08/11/2014 13:46 | Lien permanent | Commentaires (0)

Plus belle fut la chute

Je tiens à rassurer enfin les innombrables lecteurs qui s’étaient affolés en constatant l’absence de cette chronique les deux derniers samedis: je ne fus pas victime d’une quelconque censure politique. Mais cédant à ce qui constitue la principale activité du retraité avec la visite chez le cardiologue, le voyage à l’étranger, j’ai réalisé un vieux rêve en me rendant au Zimbabwe pour contempler les chutes Victoria. J’ai pu ainsi rejouer in situ la scène mythique du sublime film de Lelouch, «Itinéraire d’un enfant gâté» en me prenant pour Belmondo. Celui de 1988, bien sûr, car j’espère qu’il me reste quelques mois avant d’envisager incarner le Bébel d’aujourd’hui.
 
Bon, il faut les mériter, ces sacrées chutes! Car, pour l’obtention d’un visa à la frontière, il faut s’armer d’une patience surhumaine. On sent que, par une lenteur calculée, le fonctionnaire local tente de vous faire payer les siècles de colonisation et les trente ans de dictature de Robert Mugabe, le grand ami de Jean Ziegler. A côté, un rendez-vous au Service des impôts du canton de Genève, c’est du nougat, pour vous dire…
 
Mais, l’épreuve passée, c’est sublime.

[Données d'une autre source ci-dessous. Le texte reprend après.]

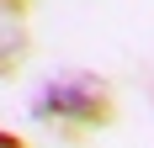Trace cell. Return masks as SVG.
Here are the masks:
<instances>
[{
	"mask_svg": "<svg viewBox=\"0 0 154 148\" xmlns=\"http://www.w3.org/2000/svg\"><path fill=\"white\" fill-rule=\"evenodd\" d=\"M32 117L48 122V127L91 132V127H112L117 122V95L96 74H64V79H48L32 95Z\"/></svg>",
	"mask_w": 154,
	"mask_h": 148,
	"instance_id": "6da1fadb",
	"label": "cell"
},
{
	"mask_svg": "<svg viewBox=\"0 0 154 148\" xmlns=\"http://www.w3.org/2000/svg\"><path fill=\"white\" fill-rule=\"evenodd\" d=\"M21 53H27L21 43H11V48H5V37H0V74H11L16 64H21Z\"/></svg>",
	"mask_w": 154,
	"mask_h": 148,
	"instance_id": "7a4b0ae2",
	"label": "cell"
},
{
	"mask_svg": "<svg viewBox=\"0 0 154 148\" xmlns=\"http://www.w3.org/2000/svg\"><path fill=\"white\" fill-rule=\"evenodd\" d=\"M0 148H27V138H21V132H5V127H0Z\"/></svg>",
	"mask_w": 154,
	"mask_h": 148,
	"instance_id": "3957f363",
	"label": "cell"
},
{
	"mask_svg": "<svg viewBox=\"0 0 154 148\" xmlns=\"http://www.w3.org/2000/svg\"><path fill=\"white\" fill-rule=\"evenodd\" d=\"M0 11H27V0H0Z\"/></svg>",
	"mask_w": 154,
	"mask_h": 148,
	"instance_id": "277c9868",
	"label": "cell"
}]
</instances>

Le spectacle dantesque de cette colossale masse d’eau disparaissant dans le précipice vous apprend à conjuguer le verbe «immense», comme disait le regretté Albert Urfer.
 
Note de la rédaction: Au moment où nous mettons sous presse, nous recevons un mot de Jean Ziegler, membre du Comité du Conseil des droits de l’homme des Nations Unies, qui tient, une fois de plus à préciser que Mugabe n’est pas du tout un grand ami, comme écrit plus haut, mais «une simple connaissance». Dont acte.